So, what is wrong with the argument?

First, an implicit assumption.

It is assuming that unless races keep killing off themselves too soon, blind chance and mechanical necessity can give rise to life then advanced, civilised high tech life that builds computers capable of whole universe detailed simulations.

But ironically, the argument points to the likeliest, only observed cause of FSCO/I, design, and fails to address the significance of FSCO/I as a sign of design, starting with design of computers, e.g.:

mpu_modelWhere, cell based life forms show FSCO/I-rich digital information processors in action “everywhere,” e.g. the ribosome and protein synthesis:

Protein Synthesis (HT: Wiki Media)

So, real or simulation, we are credibly looking at design, and have no good empirical observational grounds to infer that FSCO/I is credibly caused by blind chance and mechanical necessity.

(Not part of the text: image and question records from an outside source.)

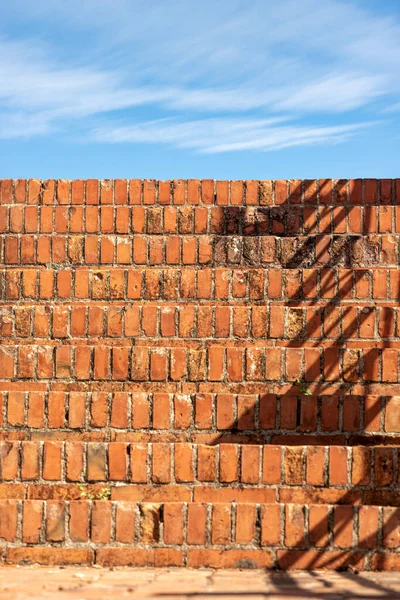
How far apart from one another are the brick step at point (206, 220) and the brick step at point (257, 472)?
6.57ft

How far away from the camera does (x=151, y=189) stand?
224 inches

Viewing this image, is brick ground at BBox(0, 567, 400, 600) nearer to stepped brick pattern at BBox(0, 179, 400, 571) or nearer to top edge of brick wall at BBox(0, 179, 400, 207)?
stepped brick pattern at BBox(0, 179, 400, 571)

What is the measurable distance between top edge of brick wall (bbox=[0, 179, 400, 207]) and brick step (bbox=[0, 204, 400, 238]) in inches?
4.9

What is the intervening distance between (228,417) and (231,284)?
1086mm

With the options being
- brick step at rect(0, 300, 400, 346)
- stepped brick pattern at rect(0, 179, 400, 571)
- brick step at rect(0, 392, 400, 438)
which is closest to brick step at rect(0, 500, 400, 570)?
stepped brick pattern at rect(0, 179, 400, 571)

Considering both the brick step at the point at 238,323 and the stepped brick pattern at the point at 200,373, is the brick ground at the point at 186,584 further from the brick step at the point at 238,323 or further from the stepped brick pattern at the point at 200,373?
the brick step at the point at 238,323

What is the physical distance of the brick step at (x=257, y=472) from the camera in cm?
375

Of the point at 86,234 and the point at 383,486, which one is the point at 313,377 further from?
the point at 86,234

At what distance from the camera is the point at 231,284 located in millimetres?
4961

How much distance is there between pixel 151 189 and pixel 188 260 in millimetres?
685

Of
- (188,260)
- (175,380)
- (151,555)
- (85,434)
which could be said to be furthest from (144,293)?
(151,555)

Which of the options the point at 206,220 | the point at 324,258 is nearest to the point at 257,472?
the point at 324,258

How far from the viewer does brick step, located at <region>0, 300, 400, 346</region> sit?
15.2 ft

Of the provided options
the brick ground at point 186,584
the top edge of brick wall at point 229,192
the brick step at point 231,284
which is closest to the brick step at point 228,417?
the brick ground at point 186,584
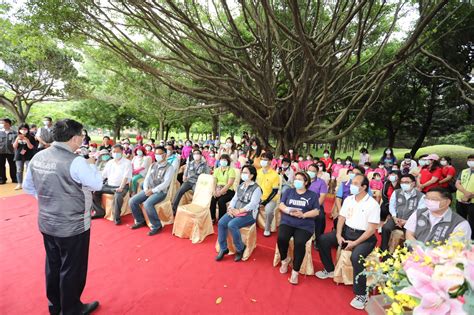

So, the set of alternative possible explanations has implicitly questionable candidates and implicitly locks out credible but ideologically unacceptable ones, i.e. intelligent design of life and of the cosmos. That is, just maybe the evidence is trying to tell us that if we have good reason to accept that we live in a real physical world as opposed to a “mere” speculation, then that puts intelligent design of life and cosmos at the table as of right not sufferance.

And, there is such reason.

Not only is it that the required simulation is vastly too fine grained and fast-moving to be credibly  centrally processed but the logic of complex processing would point to a vast network of coupled processors. Which is tantamount to saying we have been simulating on atoms etc. In short, it makes good sense to conclude that our processing elements are real world dynamic-stochastic entities: atoms, molecules etc in real space.

This is backed up by a principle that sets aside Plato’s Cave worlds and the like: any scheme that implies grand delusion of our senses and faculties of reasoning i/l/o experience of the world undermines its own credibility in an infinite regress of further what if delusions.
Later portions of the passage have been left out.